[Job]
Echo the records from the line containing "Artistic Moscow City" up to and including the line containing "Traditional Mogul Black", reproducing them exactly and omitting the pictures.

[Excerpted records]
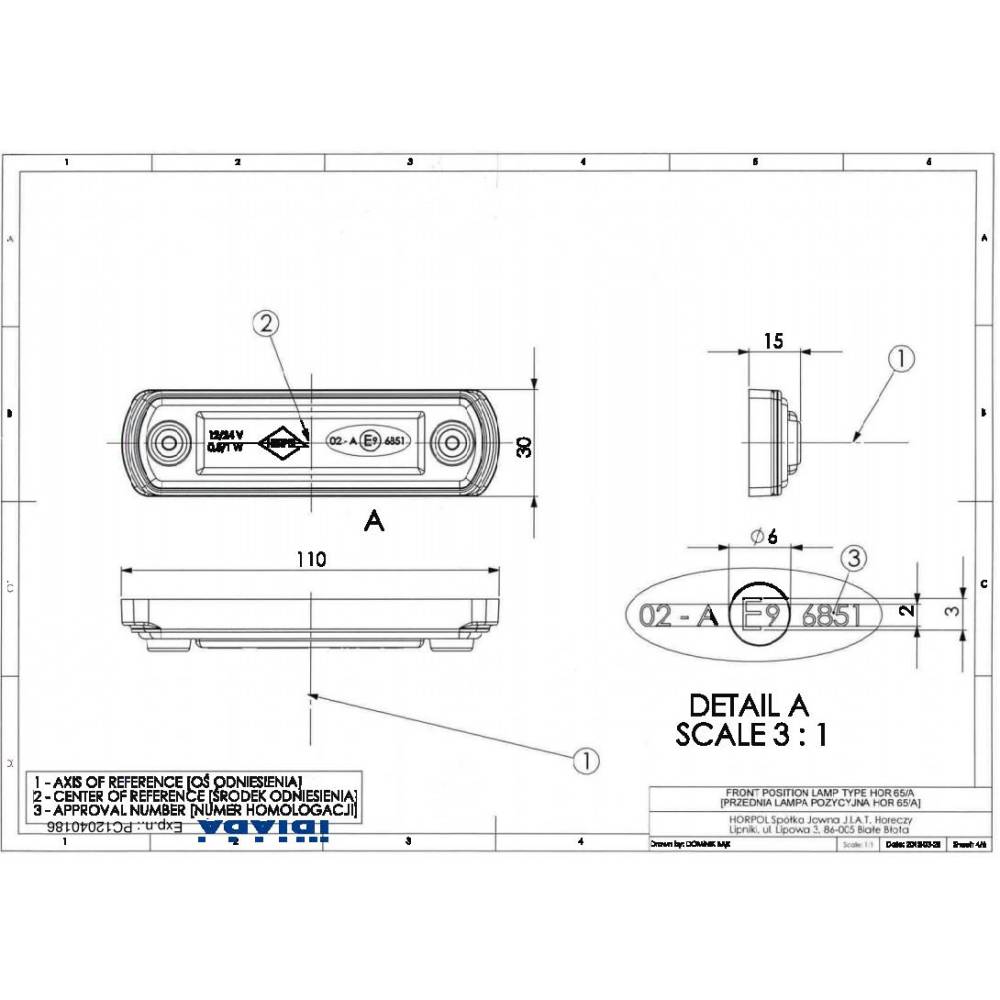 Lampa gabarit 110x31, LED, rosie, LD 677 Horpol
---
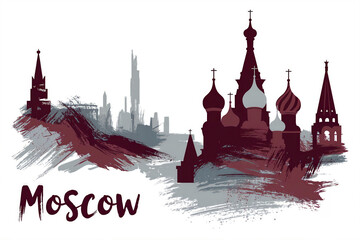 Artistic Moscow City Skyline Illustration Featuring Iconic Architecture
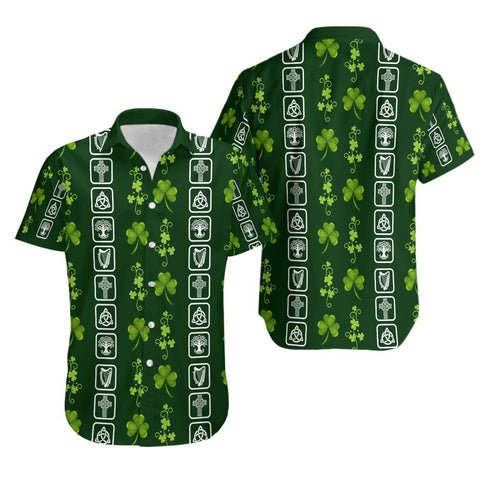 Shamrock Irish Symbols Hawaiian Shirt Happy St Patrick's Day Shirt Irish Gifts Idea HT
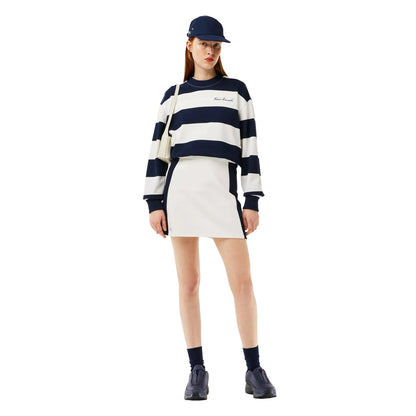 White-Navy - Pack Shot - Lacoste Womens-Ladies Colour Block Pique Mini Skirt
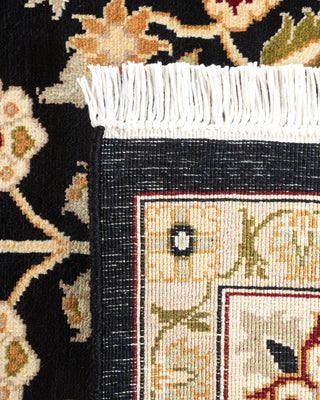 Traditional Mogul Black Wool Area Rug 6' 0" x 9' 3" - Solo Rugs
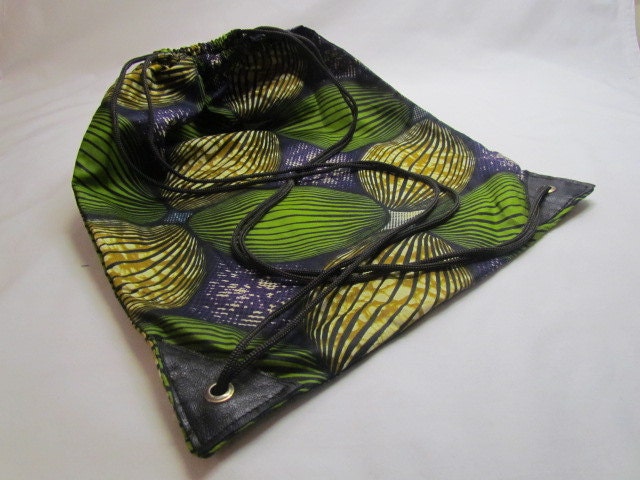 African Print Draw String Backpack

[Written response]
 Artistic Moscow City Skyline Illustration Featuring Iconic Architecture
 Shamrock Irish Symbols Hawaiian Shirt Happy St Patrick's Day Shirt Irish Gifts Idea HT
 White-Navy - Pack Shot - Lacoste Womens-Ladies Colour Block Pique Mini Skirt
 Traditional Mogul Black Wool Area Rug 6' 0" x 9' 3" - Solo Rugs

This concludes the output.